* Task set *
1/ Revise the NMT pipeline README passage that begins with "Repository files navigation" and stops after "AI Research team.", putting "derivative" wherever "fork" appears.
2/ According to the NMT pipeline README, what additional field does darling.py add to the file it creates?
3/ Translate this sentence from the NMT pipeline README into Spanish: "Use darling.py to simultaneously run multiple darling instances to convert large SPARQL datasets."

Skip to content

ylefay/NMT_SparqlDatalog

Repository files navigation

NMT

A NMT pipeline between English and Sparql/Datalog queries.

A fork from https://github.com/LiberAI/NSpM that aims to mitigate the issue that comes from the absence, in the training database, of terms specific to the ontology, the resources, or the properties we are learning on. Those terms are called Knowledge-Base specific terms.

The NMT model is based on the Seq2Seq implementation by Google AI Research team.

The main ideas behind the pipeline are the following:

  • Convert SPARQL databases into Datalog databases using DaRLing.
  • Exploit already tagged questions (intermediary_question field on the LC-QuAD database) as well as BERT POS tags to automatically detect Knowledge-Base specific terms (using a Seq2Seq model) and simplify them by replacing those terms with variables.
  • Learn (using a Seq2Seq model) how to predict the simplified queries from the simplified questions.

Then given a question:

  • Simplify it by using the (POS tags, KB tags) model.
  • Use the (Simplified English questions, Sparql/Datalog simplified queries) model to predict the simplified query.
  • Replace back the simplified terms.

Codes and their usages

/darling/: Using DaRLing a SPARQL-Datalog query rewriter, with multiprocessing to process large SPARQL datasets.

This script is independent of the rest of the project. Use darling.py to simultaneously run multiple darling instances to convert large SPARQL datasets. After having edited the head of darling.py to ensure the loading of your JSON dataset, run:

python darling.py

Head example:

DATASET_PATH = "../datasets/LC-QuAD/"
DATASET_NAME = "LC-QuAD"
DATASET_FILE = "train-data.json"
ontology_name = 'ontology--DEV_type=parsed.ttl' #expected location : ./inputs/{ontology_name}
json_db = json.load(open(DATASET_PATH+DATASET_FILE))
sparql_txt = [s['sparql_query'] for s in json_db]
OUT_FILE = "train-data-datalog.json"

Such heads are present everywhere in the project, please be aware you must change them corresponding to your needs.

The script creates a file located in ../datasets/LC-QuAD/train-data-datalog.json with an additional field datalog_query.

For example:

{
        "_id": "2972",
        "corrected_question": "List all the mmebers of  Mekong River Commission?",
        "intermediary_question": "What are the <membership> of <Mekong River Commissio> ?",
        "sparql_query": " SELECT DISTINCT ?uri WHERE { <http://dbpedia.org/resource/Mekong_River_Commission> <http://dbpedia.org/property/membership> ?uri } ",
        "sparql_template_id": 2,
        "datalog_query": "ans(uri) :- <http://dbpedia.org/property/membership>(\"http://dbpedia.org/resource/Mekong_River_Commission\",uri)."
}

/datasets/: Contains LC-QuAD database, a template generated Monument DBPedian database, and a script with CSV templates to generate SPARQL datasets.

This part is independent of the rest of the project. In ./templates/, use generator.py to generate data.{en, datalog} files using CSV templates.

* Entries supplied *

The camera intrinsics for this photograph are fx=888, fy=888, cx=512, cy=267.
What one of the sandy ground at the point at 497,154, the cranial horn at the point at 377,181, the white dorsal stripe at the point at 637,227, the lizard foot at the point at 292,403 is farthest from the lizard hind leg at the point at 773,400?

* * *

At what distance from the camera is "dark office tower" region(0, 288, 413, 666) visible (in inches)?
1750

* Answers *
1/
Repository files navigation

NMT

A NMT pipeline between English and Sparql/Datalog queries.

A derivative from https://github.com/LiberAI/NSpM that aims to mitigate the issue that comes from the absence, in the training database, of terms specific to the ontology, the resources, or the properties we are learning on. Those terms are called Knowledge-Base specific terms.

The NMT model is based on the Seq2Seq implementation by Google AI Research team.

2/ datalog_query

3/ Usa darling.py para ejecutar simultáneamente varias instancias de darling para convertir grandes conjuntos de datos SPARQL.